The reason "and began to exist" is in the first premise is because only things that began to exist can have a cause or orderer for that beginning (if there is no beginning, there is no need for a beginner/orderer).
Support for Premise 2: Some may attempt counter-examples of this premise. A common one is crystal formation. These formations exhibit order and occur naturally. I totally agree! So does crystal formation have an orderer? Of course. The laws of nature that dictate the way molecules bond are the orderers of such a formation. These laws of the universe are the orderers of much of what we see that appears to have "natural" orderers. Some might claim that there is some universal law that ordered all the other laws. If so, that law must also be ordered, since it orders. You can back this argument up but only as far as the beginning of the universe. So did the universe begin to exist? Scientifically, this idea is supported by the Space-Time Theorem of General Relativity (Hawking, Penrose) which says that the universe and everything in it, even matter, space, energy and time, came into existence at the Big Bang. Also, in numerous books on cosmology we find much evidence of a single Big Bang. Even Hawking's more recent invocation of "imaginary time" does not successfully get around a beginning for the universe at the Big Bang. A beginning to the universe also holds philosophically, which is the realm in which I am making this case. The reason the universe must have had a beginning is because of the impossibility of an actual (as opposed to a mathematical) infinite regress. One cannot get to the present by traversing an actual infinite.

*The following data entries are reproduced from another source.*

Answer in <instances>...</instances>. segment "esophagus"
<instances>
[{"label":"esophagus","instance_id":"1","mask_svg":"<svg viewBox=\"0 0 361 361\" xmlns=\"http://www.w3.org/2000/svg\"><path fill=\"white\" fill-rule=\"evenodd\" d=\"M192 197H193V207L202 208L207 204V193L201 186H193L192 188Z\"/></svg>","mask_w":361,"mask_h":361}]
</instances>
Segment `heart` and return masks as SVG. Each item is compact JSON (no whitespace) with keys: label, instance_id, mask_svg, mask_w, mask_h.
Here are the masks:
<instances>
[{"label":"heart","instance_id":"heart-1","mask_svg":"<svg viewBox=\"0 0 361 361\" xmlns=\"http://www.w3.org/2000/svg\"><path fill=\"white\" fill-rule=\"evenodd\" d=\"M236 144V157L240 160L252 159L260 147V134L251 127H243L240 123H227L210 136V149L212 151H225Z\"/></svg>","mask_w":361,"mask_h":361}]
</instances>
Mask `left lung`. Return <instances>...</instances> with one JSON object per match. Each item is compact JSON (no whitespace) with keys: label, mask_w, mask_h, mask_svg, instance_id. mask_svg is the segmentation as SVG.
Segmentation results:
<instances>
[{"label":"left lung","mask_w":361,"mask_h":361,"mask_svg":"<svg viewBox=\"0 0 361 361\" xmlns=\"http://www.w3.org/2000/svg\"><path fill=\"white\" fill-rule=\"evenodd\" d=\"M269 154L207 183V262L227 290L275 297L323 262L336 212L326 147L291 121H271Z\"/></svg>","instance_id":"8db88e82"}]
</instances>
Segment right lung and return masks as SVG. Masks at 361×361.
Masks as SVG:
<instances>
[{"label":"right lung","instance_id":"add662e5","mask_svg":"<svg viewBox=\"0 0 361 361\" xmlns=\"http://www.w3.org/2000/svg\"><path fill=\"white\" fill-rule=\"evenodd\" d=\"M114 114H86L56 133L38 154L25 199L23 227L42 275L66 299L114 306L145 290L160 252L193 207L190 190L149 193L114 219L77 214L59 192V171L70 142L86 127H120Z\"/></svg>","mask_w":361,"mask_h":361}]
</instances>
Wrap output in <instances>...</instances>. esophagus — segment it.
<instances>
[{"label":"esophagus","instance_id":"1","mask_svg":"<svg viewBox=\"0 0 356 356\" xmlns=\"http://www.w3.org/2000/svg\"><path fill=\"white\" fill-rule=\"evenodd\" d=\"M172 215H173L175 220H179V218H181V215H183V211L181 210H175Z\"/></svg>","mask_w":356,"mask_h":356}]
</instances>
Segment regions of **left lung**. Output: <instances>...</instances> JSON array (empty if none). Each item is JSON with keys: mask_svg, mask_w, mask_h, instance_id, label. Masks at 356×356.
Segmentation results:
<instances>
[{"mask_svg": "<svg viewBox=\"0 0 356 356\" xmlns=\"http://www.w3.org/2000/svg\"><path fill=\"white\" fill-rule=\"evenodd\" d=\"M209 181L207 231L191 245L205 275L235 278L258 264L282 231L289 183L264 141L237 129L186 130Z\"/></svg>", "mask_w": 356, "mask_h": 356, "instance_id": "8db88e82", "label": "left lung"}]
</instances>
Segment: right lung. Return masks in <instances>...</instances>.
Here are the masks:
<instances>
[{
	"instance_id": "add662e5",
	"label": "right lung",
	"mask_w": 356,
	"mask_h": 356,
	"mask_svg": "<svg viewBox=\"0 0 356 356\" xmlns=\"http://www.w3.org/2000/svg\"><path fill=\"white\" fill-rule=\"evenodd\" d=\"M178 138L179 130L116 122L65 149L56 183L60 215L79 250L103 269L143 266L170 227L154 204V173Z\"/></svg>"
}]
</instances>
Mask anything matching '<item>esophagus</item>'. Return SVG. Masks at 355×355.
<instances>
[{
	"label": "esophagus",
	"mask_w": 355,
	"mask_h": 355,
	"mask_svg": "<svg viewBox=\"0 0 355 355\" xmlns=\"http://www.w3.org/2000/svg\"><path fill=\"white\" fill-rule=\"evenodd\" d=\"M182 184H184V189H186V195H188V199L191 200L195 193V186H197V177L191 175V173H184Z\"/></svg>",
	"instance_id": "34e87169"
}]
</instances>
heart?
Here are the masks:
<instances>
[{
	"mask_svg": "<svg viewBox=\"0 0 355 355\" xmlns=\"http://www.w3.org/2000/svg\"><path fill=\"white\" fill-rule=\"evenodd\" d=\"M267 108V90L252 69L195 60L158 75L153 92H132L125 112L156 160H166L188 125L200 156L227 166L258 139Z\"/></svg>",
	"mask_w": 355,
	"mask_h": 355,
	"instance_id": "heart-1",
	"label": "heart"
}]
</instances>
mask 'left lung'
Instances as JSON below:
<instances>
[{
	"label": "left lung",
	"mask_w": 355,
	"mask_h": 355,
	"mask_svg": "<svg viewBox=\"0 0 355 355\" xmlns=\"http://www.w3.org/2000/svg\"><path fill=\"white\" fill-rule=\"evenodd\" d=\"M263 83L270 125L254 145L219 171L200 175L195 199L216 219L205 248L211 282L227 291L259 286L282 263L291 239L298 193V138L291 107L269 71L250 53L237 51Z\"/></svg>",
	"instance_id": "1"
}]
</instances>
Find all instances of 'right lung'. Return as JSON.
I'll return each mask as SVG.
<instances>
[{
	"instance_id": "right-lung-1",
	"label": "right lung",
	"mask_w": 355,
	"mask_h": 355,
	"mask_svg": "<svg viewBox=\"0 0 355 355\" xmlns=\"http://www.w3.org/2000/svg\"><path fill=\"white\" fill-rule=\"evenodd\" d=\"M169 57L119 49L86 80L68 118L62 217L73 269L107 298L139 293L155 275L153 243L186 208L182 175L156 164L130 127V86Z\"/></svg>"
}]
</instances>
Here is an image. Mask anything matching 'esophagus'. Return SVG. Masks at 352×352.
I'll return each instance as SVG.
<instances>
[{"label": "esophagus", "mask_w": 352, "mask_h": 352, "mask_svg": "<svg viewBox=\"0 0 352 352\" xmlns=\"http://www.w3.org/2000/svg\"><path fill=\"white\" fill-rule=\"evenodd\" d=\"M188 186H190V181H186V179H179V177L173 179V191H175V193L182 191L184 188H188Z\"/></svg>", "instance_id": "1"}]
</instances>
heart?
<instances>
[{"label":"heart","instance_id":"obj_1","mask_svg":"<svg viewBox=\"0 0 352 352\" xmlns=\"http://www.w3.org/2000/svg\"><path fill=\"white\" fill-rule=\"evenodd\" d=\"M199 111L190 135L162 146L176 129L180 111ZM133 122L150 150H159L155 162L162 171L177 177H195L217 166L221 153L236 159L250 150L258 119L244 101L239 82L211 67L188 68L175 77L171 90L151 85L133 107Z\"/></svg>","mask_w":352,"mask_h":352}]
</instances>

Conclusion: A very common objection raised to the conclusion is: "Then who created God?" The key to answering this question is realizing that everything that is ordered and began to exist had an orderer (premise 1). Something with no beginning, like the orderer of the universe, could not have a beginner by definition. And this is not special pleading. A "beginning" makes no sense outside the temporal universe.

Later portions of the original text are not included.